Upholding Immunity under the Act

Case law on the PREP Act is sparse, but the few cases that address it show that courts enforce the act. Of the publicly available decisions on the PREP Act, each pertained to the vaccine for the H1N1 influenza virus, and none were critical of the PREP Act’s immunity provisions.

In Parker v. St. Lawrence City Public Health Department, a parent of a kindergartner inoculated for the H1N1 influenza without her parent’s consent filed suit in New York state court. The Appellate Division of the Supreme Court of New York held that the lawsuit was preempted by the PREP Act and dismissed the case. In Kehler v. Hood, a federal court in Missouri held that the PREP Act barred claims against the vaccine manufacturer. In Casabianca v. Mount Sinai Medical Center, Inc., however, a New York state district court found the underlying activity in the case was not a Covered Countermeasure under the PREP Act because the vaccine was never given. For that reason, the court concluded that the PREP Act’s immunity provisions did not apply.

The Greater Good

“The PREP Act, which is intended to encourage companies to explore developing and manufacturing vaccines, is good for manufacturers,” stated Jim Walters, of Aon PLC’s life sciences and chemicals industry group in a recent Business Insurance article. “The act provides broad liability immunity on a federal level ‘and it supersedes state laws and even other federal laws’ to provide incentives for companies to work on vaccines and other treatments ‘without the fear of litigation,’” he added.
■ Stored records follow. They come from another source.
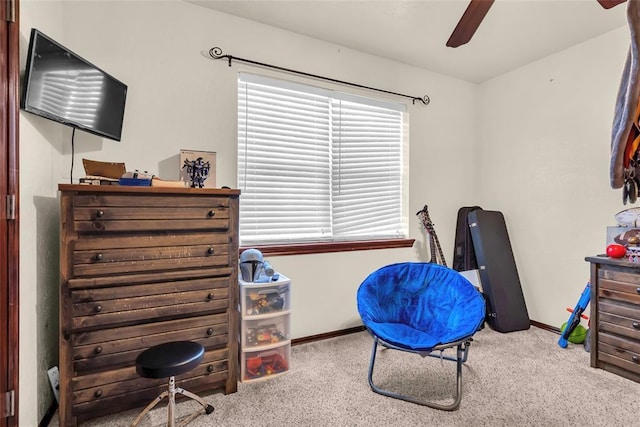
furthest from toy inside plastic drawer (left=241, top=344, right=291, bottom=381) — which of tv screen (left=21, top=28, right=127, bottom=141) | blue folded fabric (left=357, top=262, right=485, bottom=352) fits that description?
tv screen (left=21, top=28, right=127, bottom=141)

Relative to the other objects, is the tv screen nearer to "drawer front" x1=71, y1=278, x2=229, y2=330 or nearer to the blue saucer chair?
"drawer front" x1=71, y1=278, x2=229, y2=330

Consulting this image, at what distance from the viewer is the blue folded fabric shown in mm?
1952

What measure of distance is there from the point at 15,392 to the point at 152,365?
544mm

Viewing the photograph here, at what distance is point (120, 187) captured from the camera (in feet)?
5.47

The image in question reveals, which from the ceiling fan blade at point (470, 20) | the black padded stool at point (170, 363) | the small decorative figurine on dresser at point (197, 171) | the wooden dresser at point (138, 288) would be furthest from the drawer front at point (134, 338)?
the ceiling fan blade at point (470, 20)

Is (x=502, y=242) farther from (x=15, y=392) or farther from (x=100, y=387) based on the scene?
(x=15, y=392)

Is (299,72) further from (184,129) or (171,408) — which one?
(171,408)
The declaration invoking the PREP Act for COVID-19, however, sunsets in October 2024, or when the HHS declares the pandemic to be over, whichever comes first. Whether vaccine manufacturers will continue to have immunity is an open question, as vaccines “aren’t always 100 percent foolproof effective,” noted Larry Reback of EPIC Insurance Brokers & Consultants in the same article. “They can be challenged based on specific factors, and even if they are ultimately upheld, they may cost a lot of money defending,” Reback explained.

“The typical product liability exposure is always present,” agreed Christina M. Harris, of IronHealth, a Liberty Mutual Insurance Group unit, in Business Insurance. The PREP Act’s intent “is to wash away that liability to manufacturers, distributors, and developers because they want to entice them to develop vaccines themselves and understand in doing so, they are open to public scrutiny and litigation,” she explained. To be successful in litigation efforts, plaintiffs “would have to do it very creatively and approach with caution, especially if they’ve got the federal government” seeking to “honor its word, so to speak,” by enacting the PREP Act to begin with, according to Harris.

Litigation against those who develop a COVID-19 vaccine is not “going to be looked upon very favorably by the courts and even juries,” opined James Beck of Reed Smith in the same article. Beck is likewise unconcerned about the declaration’s expiration date: “Society’s going to be so grateful to whomever provides a successful vaccine in this circumstance that immunity for the vaccine itself will be extended, if necessary.”